What you are asked to do: Please print, word for word, every line from the one that contains "The researchers measured" through the last line of the records, and nothing else.

Given data:
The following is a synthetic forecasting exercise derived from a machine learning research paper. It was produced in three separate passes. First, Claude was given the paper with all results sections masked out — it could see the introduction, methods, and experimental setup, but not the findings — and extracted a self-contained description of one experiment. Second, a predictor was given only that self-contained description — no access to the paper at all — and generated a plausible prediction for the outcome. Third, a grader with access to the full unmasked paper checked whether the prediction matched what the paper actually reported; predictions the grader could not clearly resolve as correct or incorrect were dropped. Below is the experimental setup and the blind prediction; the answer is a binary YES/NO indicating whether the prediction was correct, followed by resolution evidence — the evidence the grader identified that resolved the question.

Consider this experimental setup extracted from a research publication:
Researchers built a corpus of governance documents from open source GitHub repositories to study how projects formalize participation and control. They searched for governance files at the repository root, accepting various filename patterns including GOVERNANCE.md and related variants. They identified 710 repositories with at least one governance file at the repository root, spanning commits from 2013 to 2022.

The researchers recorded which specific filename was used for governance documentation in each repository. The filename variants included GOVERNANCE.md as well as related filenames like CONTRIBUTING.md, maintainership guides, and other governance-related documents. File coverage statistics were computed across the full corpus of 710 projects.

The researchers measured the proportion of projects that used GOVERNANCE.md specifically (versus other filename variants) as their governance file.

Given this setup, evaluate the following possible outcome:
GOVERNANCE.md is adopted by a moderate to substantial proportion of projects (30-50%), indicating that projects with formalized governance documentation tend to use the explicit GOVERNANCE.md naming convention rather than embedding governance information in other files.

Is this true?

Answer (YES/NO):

Response to this exercise:
The researchers measured the proportion of projects that used GOVERNANCE.md specifically (versus other filename variants) as their governance file.

Given this setup, evaluate the following possible outcome:
GOVERNANCE.md is adopted by a moderate to substantial proportion of projects (30-50%), indicating that projects with formalized governance documentation tend to use the explicit GOVERNANCE.md naming convention rather than embedding governance information in other files.

Is this true?

Answer (YES/NO):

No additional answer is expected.